Among all neuralgic forms, that of the trigeminal is the most common (incidence of 4/100,000) and is limited to the distribution of one or more branches of the trigeminal nerve. It is characterized by unilateral pain attacks reported as sharp, shooting, lancinating, electric shock-like, burning, and excruciating. (4) There is a wide range of studies in the literature on the benefits of cannabinoids in trigeminal neuralgia.5 Cannabinoid-based medicines act on the human endocannabinoid system, a network of CB1, CB2, and other receptors distributed throughout the body.5 THC and CBD are both highly lipophilic and have poor oral bioavailability (estimated to be as low as 6%).6 THC and CBD are both highly lipophilic and have poor oral bioavailability (estimated up to 6%).7 Oral THC formulations exhibit variable absorption and undergo extensive hepatic first‐pass metabolism resulting in lower peak plasma THC concentration relative to inhalation and a longer delay (~120 min) to reach peak concentration. Oral formulations may be useful for patients requiring symptomatic relief over a more extended period.8
Cannabinoids and opioids used in combination may boost the analgesic effects of opioids. Moreover, in patients suffering from chronic pain, some open-label and real-world studies have found that initiation of cannabinoid-based medicines could have implications for opioid-sparing. In case study
of Reiman and Abrams (9,10), 97% of patients with chronic pain reported that they could decrease their opiate dose, and 92% found the side effects more tolerable with cannabinoids than opiates.9,10
The prescription of cannabis for medical use in Italy is regulated by the Decree of the Ministry of Health of 9 November 2015. It can be prescribed through a therapeutic plan through the SSN (Servizio Sanitario Nazionale) and used in chronic pain when associated with multiple sclerosis, spinal cord injuries and other syndromes and only when conventional or standard therapies are ineffective.11
There is a theoretical risk of drug–drug interactions between some cannabinoids and some concomitant medications.12,13 However, these have not been well studied in clinical practice, and more drug-interaction studies are urgently needed to establish the extent of any interactions, including dose-dependent effects, especially with common medications that patients may be receiving alongside cannabinoids.
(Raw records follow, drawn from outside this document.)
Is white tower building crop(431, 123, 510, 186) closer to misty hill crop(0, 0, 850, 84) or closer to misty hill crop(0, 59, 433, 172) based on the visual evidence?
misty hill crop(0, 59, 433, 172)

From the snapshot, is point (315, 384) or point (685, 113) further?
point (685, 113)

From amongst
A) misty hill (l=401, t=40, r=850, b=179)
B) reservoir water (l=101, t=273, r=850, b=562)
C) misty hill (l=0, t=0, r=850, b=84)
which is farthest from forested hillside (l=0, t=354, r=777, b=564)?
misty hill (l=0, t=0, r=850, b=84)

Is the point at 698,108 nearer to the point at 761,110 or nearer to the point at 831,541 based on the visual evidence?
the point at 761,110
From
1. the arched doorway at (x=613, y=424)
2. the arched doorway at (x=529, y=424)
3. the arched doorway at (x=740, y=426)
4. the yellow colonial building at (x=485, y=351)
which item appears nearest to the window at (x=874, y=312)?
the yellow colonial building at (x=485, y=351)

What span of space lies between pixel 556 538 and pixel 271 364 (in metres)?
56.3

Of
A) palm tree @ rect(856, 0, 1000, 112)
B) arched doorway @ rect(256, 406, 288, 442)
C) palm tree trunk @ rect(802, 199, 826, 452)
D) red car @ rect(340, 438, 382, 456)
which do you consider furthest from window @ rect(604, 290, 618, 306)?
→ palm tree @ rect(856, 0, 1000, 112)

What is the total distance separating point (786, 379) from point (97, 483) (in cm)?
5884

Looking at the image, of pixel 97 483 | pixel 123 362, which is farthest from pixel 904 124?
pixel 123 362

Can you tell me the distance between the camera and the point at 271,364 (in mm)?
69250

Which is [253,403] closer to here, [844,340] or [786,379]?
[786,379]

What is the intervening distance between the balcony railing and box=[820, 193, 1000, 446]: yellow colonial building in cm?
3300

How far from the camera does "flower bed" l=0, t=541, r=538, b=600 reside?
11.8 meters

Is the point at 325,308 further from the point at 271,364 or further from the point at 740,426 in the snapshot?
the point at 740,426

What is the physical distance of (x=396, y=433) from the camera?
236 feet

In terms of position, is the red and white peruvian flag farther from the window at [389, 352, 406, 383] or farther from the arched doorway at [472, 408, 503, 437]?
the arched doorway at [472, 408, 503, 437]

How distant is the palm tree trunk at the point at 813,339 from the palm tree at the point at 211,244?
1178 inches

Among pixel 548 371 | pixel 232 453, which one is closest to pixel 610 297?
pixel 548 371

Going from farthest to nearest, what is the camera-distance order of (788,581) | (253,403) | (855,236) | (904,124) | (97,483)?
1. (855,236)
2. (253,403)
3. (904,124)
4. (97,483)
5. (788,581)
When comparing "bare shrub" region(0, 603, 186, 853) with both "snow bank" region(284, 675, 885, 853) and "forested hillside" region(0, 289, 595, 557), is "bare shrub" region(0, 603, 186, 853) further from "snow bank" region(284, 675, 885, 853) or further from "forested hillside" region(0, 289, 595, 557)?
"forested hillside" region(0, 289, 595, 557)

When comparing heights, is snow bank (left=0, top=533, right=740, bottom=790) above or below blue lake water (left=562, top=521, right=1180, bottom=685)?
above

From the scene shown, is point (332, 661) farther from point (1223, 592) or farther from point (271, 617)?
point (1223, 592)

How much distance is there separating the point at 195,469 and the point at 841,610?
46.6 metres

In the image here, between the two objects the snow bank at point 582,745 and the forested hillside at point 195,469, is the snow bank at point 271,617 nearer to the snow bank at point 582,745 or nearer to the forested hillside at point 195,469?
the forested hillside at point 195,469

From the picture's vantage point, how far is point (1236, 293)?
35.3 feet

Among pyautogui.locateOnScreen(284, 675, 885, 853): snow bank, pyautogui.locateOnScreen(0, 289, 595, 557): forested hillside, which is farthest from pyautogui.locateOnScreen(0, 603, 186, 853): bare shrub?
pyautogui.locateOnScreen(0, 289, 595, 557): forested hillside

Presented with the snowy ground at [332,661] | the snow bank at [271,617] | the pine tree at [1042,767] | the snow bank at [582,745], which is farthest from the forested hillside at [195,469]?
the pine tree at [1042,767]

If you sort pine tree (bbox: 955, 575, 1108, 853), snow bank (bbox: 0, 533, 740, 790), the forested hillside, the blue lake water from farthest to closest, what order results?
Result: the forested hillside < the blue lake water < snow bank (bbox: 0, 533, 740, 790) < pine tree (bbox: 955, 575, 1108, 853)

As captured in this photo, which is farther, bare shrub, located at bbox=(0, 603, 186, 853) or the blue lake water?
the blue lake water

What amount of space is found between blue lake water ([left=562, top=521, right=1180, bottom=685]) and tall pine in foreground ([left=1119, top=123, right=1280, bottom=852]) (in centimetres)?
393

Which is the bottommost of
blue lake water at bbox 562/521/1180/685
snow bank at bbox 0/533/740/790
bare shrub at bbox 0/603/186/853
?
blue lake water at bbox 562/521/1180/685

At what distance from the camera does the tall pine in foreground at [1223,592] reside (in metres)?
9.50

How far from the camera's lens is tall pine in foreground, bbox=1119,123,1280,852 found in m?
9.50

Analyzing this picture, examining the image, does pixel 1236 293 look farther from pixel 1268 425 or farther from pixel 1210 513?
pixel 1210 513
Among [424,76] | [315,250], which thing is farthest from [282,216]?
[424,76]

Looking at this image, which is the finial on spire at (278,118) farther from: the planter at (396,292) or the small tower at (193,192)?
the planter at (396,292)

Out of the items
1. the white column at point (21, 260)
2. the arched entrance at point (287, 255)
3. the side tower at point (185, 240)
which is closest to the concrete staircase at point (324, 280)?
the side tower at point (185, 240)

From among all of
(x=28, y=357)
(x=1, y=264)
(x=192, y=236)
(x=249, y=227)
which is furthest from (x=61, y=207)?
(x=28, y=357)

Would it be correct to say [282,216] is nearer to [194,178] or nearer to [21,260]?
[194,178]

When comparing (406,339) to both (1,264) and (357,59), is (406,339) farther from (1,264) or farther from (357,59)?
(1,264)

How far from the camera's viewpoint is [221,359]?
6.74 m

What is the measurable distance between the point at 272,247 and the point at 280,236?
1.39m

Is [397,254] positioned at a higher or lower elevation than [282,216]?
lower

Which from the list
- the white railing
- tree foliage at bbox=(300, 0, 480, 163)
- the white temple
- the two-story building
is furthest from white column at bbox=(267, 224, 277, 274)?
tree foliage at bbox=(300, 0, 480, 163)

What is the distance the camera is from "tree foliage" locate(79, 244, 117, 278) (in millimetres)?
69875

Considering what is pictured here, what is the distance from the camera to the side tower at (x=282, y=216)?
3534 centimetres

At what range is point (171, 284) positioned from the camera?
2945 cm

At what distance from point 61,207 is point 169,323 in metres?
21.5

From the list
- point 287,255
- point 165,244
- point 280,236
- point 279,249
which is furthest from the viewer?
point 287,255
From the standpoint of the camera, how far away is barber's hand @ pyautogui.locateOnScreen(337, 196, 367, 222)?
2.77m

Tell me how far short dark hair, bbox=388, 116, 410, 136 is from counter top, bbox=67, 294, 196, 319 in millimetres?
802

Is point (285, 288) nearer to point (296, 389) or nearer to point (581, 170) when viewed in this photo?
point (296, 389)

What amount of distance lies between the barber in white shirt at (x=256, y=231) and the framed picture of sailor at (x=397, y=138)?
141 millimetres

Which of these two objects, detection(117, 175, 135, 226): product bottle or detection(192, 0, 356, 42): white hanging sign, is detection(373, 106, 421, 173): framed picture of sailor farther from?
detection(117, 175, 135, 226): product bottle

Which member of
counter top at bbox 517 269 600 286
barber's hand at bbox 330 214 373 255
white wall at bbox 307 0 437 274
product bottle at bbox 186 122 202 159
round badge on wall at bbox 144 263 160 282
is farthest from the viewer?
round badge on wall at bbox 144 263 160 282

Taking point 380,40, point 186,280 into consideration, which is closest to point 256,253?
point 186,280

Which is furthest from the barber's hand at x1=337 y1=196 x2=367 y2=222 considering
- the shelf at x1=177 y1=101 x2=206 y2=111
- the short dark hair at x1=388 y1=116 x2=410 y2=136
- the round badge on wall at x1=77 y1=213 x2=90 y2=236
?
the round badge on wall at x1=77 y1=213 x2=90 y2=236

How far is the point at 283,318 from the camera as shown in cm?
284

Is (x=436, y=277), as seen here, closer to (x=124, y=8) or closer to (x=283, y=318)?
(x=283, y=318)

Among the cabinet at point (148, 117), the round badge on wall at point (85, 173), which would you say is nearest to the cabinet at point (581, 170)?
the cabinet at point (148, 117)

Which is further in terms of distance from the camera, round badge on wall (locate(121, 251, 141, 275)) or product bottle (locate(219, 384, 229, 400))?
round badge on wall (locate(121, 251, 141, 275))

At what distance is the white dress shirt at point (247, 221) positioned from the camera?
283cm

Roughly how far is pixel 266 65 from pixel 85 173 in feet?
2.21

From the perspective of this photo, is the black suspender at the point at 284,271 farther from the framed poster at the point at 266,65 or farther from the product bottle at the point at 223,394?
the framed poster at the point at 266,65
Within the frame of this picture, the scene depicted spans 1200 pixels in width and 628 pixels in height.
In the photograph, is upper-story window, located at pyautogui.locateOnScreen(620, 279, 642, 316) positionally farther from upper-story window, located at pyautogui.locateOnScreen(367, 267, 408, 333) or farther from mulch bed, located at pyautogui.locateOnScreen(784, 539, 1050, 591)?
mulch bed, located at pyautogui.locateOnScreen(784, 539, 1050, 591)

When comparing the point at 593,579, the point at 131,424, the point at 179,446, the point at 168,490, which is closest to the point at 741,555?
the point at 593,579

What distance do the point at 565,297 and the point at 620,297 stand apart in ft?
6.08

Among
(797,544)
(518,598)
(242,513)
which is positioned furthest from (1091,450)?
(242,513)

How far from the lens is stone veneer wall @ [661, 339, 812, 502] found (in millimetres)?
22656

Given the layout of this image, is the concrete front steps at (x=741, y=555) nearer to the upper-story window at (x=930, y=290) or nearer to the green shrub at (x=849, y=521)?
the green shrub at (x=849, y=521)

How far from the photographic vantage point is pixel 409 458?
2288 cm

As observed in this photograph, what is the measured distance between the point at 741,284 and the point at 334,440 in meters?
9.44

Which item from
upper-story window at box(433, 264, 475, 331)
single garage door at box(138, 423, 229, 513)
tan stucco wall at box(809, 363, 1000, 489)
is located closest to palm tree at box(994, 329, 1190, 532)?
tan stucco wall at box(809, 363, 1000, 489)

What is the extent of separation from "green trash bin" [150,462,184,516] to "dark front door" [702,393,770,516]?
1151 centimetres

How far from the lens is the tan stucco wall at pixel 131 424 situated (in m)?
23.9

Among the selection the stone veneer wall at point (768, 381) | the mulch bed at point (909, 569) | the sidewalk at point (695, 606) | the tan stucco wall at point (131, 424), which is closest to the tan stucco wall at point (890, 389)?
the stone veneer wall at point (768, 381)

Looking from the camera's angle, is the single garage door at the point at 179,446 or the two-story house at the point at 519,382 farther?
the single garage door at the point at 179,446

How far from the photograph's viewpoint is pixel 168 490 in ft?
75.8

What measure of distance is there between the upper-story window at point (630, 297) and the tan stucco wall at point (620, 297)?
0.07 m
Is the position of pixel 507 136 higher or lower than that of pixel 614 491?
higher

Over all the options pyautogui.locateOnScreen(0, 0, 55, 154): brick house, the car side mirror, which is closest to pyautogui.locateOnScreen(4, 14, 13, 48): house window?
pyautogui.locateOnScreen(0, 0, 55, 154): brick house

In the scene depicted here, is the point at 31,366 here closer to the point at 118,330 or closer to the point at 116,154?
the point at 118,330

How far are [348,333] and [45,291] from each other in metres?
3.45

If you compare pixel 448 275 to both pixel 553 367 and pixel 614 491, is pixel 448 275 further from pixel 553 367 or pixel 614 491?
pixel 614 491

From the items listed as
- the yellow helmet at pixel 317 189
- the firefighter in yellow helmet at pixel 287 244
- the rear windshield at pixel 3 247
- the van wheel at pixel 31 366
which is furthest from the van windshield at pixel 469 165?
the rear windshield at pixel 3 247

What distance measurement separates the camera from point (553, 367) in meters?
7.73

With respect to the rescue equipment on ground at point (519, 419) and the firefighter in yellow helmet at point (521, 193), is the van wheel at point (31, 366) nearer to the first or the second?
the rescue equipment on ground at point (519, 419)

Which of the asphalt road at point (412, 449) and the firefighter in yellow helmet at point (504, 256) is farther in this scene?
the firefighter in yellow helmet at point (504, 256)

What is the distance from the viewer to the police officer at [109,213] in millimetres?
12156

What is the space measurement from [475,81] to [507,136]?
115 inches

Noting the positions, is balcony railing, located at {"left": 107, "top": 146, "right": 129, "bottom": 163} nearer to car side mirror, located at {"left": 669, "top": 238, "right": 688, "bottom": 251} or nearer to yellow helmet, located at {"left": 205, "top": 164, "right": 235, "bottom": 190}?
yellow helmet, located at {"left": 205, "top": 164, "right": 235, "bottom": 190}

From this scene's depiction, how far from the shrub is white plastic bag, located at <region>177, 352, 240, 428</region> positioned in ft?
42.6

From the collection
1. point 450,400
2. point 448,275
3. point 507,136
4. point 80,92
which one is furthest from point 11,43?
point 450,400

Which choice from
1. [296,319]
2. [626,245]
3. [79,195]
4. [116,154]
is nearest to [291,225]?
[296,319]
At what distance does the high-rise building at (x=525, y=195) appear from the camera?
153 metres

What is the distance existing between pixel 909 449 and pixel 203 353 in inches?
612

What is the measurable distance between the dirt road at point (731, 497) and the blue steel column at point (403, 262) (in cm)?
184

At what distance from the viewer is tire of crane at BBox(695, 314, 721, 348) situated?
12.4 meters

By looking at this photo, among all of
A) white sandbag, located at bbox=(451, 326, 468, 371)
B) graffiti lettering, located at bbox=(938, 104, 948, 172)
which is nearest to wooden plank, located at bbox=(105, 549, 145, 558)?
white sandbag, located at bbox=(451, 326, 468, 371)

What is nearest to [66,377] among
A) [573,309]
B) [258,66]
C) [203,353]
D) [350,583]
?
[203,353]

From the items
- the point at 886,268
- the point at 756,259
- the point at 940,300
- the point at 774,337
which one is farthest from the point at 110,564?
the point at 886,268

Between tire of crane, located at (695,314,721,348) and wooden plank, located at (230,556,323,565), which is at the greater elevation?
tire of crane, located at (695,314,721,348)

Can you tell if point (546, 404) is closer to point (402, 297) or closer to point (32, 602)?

Caution should be exercised with any concomitant medication that is metabolized by the CYP450 complex due to pharmacokinetic interactions with THC or CBD;14 however, the exact mechanisms of these interactions and their clinical relevance remain unknown.
Common adverse events observed in the concomitant use of Cannabinoids compound and Carbamazepine are drowsiness, dizziness, blurred vision, ataxia, headache, nausea, and rash;15 however, in the present case report, only a transient side effect was reported by the subject, disappeared with therapy adjustments.
In a study published in 2004, the authors reported a positive role of cannabinoids in the management of trigeminal neuralgia.1 We have observed that cannabinoid treatment had a noticeable effect. In the present case report, we obtained a reduction of the NRS values> 50% after fifteen days and an NRS value of 3 after 90 days. Treatment with cannabinoids is a safe method, causing minimal side effects.16

The present case report shows that cannabinoids therapy was effective in treating pain symptoms of trigeminal neuralgia. Based on our results, cannabinoid treatment could represent an effective therapeutic option for pain symptoms of trigeminal neuralgia. At the moment, only one other patient with trigeminal neuralgia is undergoing treatment with cannabinoids, but the data in our possession is still preliminary.

Conflict of interest
The authors certify the study was conducted without conflicts of interest.